_TASK 1_
According to the passage on infinite sums, what do you get if you add one to itself an infinite number of times?
_TASK 2_
Repeat the passage on infinite sums word for word, from "Does this always" up to and including "one, or one.".
_TASK 3_
Condense the paragraph of the infinite sums passage that begins "Looks a bit more complicated doesn't it?" into a shorter version that keeps its main facts.
:: SELECTED EXTRACT
So, infinite sums. We covered these. These are an infinitely long list of numbers which you add up. If we want to add up all of the positive whole numbers we would write out:
\[\sum_{x=1}^\infty x\]
If we wanted to add up all the even numbers we would write out:
\[\sum_{x=1}^\infty 2\cdot x\]
Of course, both of these additions is a pointless exercise, because the answers are themselves infinite. There are an infinite amount of whole numbers, and if you add them all up you get infinity. Hell, even if you just added one to itself an infinite amount of times you would also get infinity:
\[\sum_{x=1}^\infty \tfrac{x}{x}\]
(Any number divided by itself is automatically one).
Does this always hold true? Do infinite sums ALWAYS add up to infinity? What about this sum:
\[\sum_{x=0}^\infty \frac{1}{2^x}\]
Looks a bit more complicated doesn't it? First of all notice that I am going to start adding from the zero'th position in the series. So first of all I plug in 0 for \(x\). I get one divided by two to the power of zero. Remember that anything to the power of zero is one. So the first term in this series is one divided by one, or one.
The next term is one divided by two to the power of one. Anything to the power of one is a just one copy of itself. So this is just two. So the term is one divided by two or a half. So far our sum is one plus a half.
::::
:: INFORMATION SUPPLIED
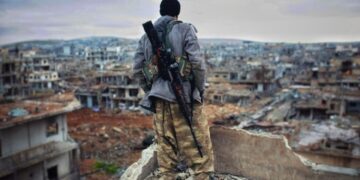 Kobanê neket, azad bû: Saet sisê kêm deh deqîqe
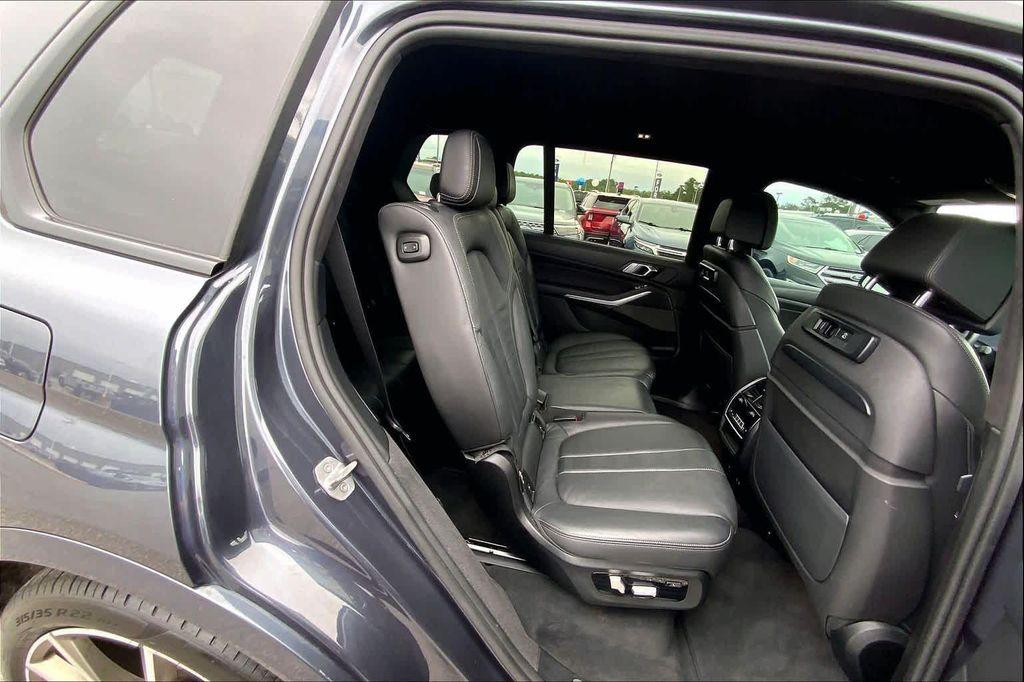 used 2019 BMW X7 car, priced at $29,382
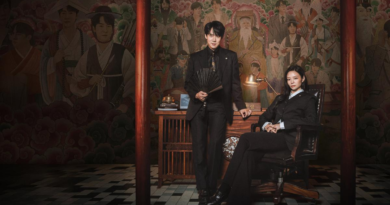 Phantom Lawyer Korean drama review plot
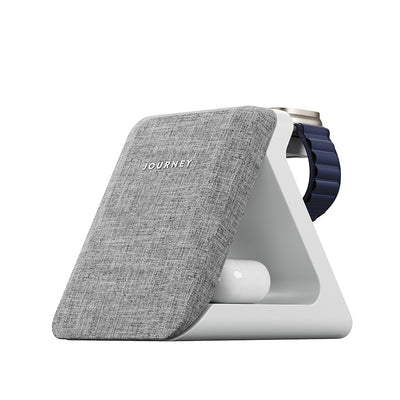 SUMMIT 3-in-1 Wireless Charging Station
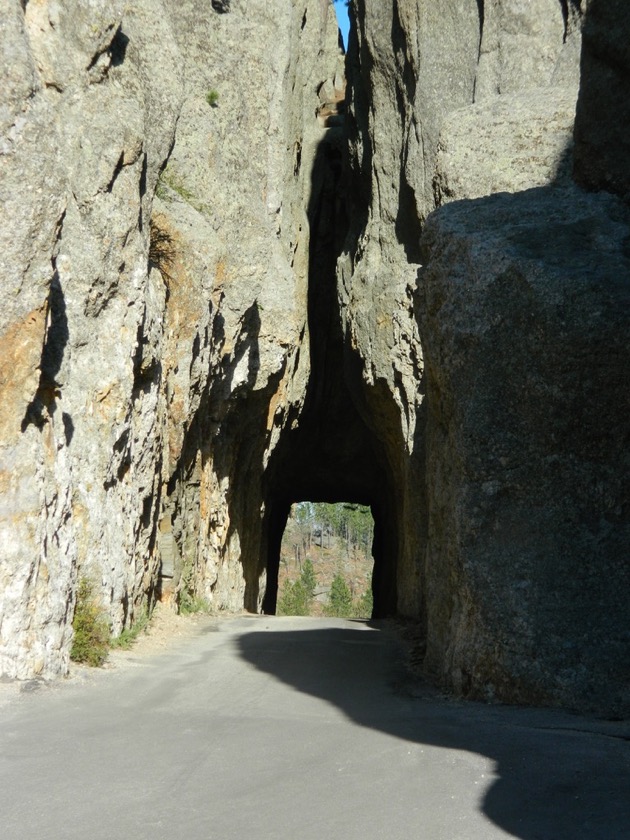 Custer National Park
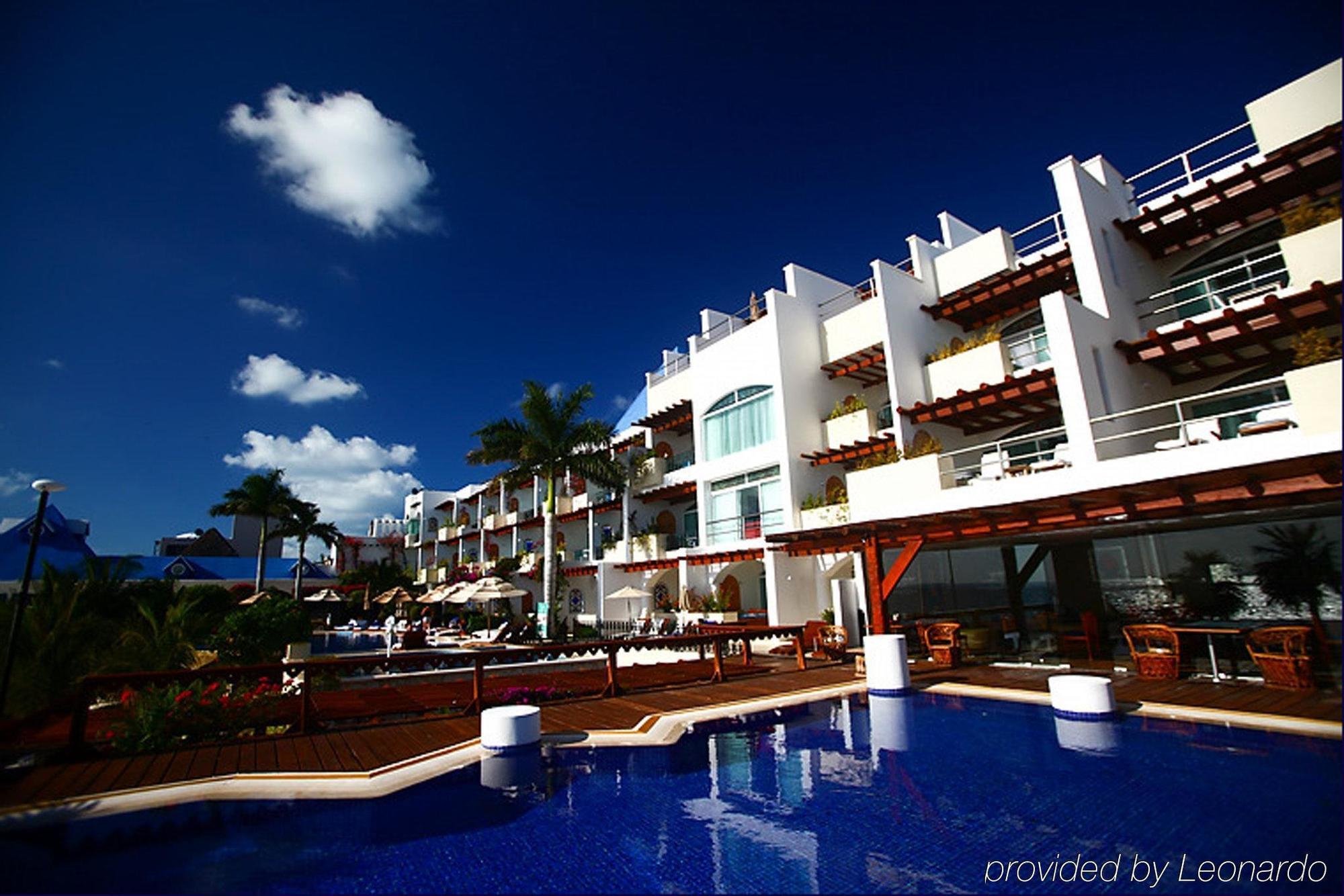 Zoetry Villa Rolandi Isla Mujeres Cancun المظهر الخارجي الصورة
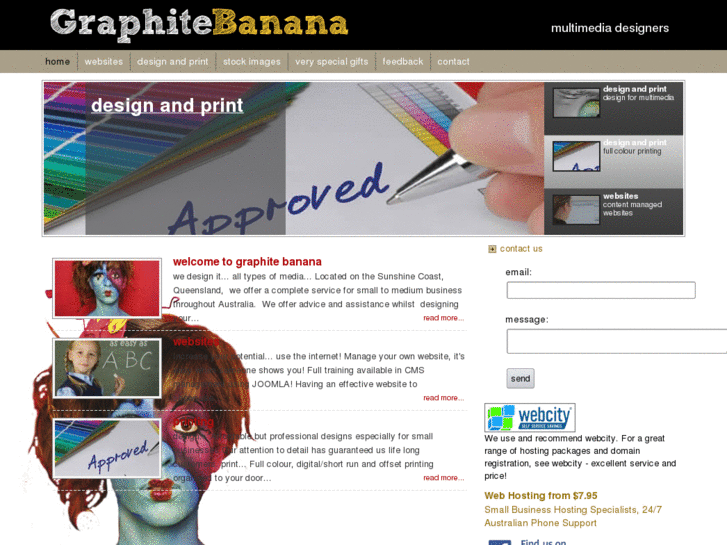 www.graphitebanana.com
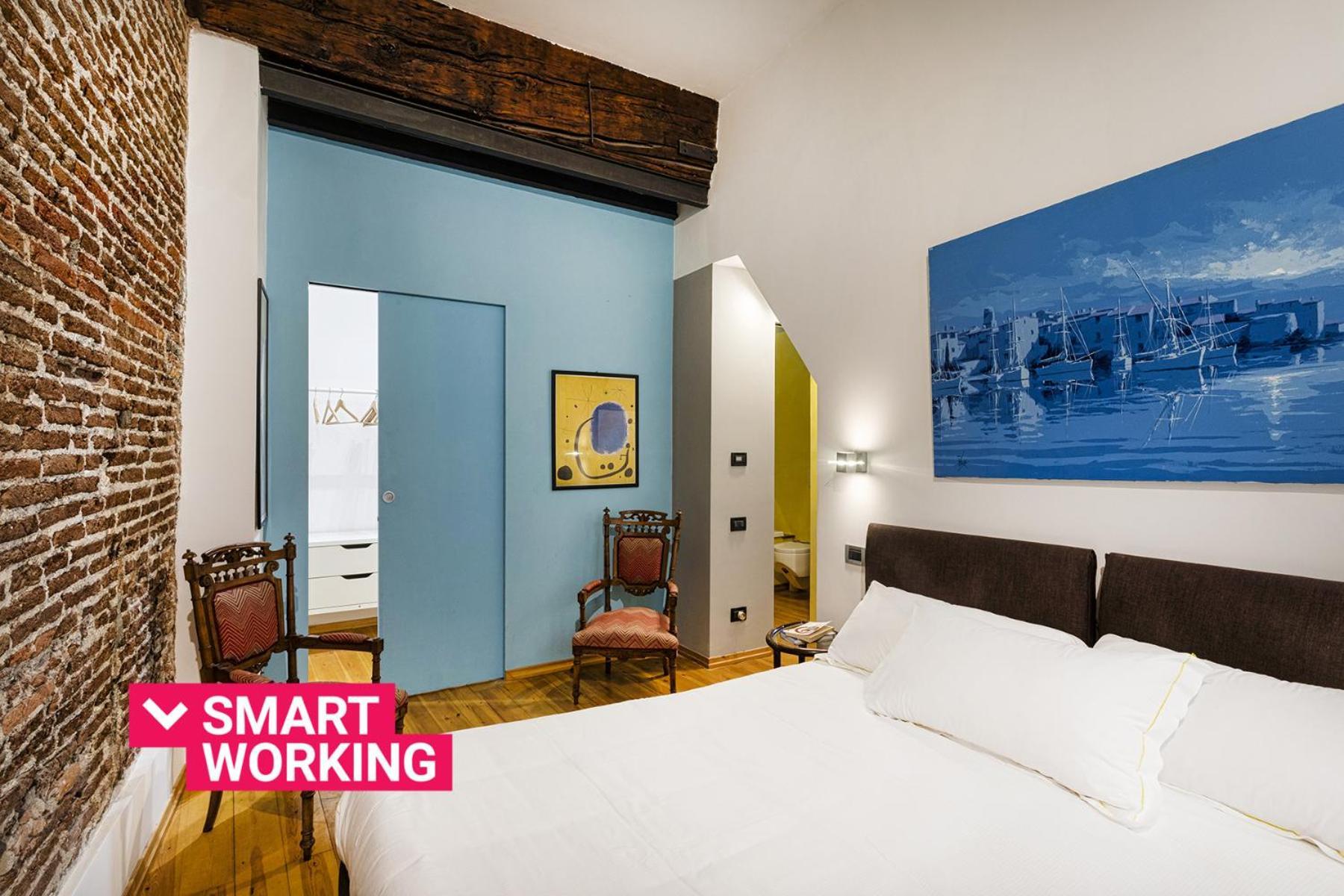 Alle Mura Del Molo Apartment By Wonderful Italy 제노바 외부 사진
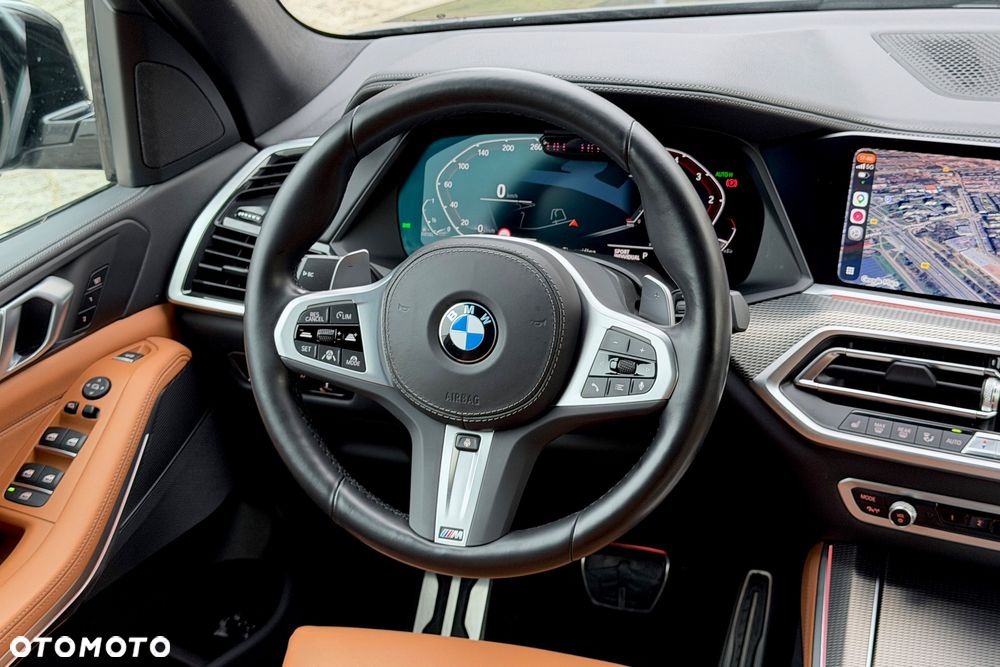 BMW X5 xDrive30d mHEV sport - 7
::::
_WRITTEN REPLY 1_
Infinity.

_WRITTEN REPLY 2_
Does this always hold true? Do infinite sums ALWAYS add up to infinity? What about this sum:
\[\sum_{x=0}^\infty \frac{1}{2^x}\]
Looks a bit more complicated doesn't it? First of all notice that I am going to start adding from the zero'th position in the series. So first of all I plug in 0 for \(x\). I get one divided by two to the power of zero. Remember that anything to the power of zero is one. So the first term in this series is one divided by one, or one.

_WRITTEN REPLY 3_
This sum starts at the zeroth position, so 0 is plugged in for x first. That gives one divided by two to the power of zero. Anything to the power of zero is one, so the first term is one divided by one, which is one.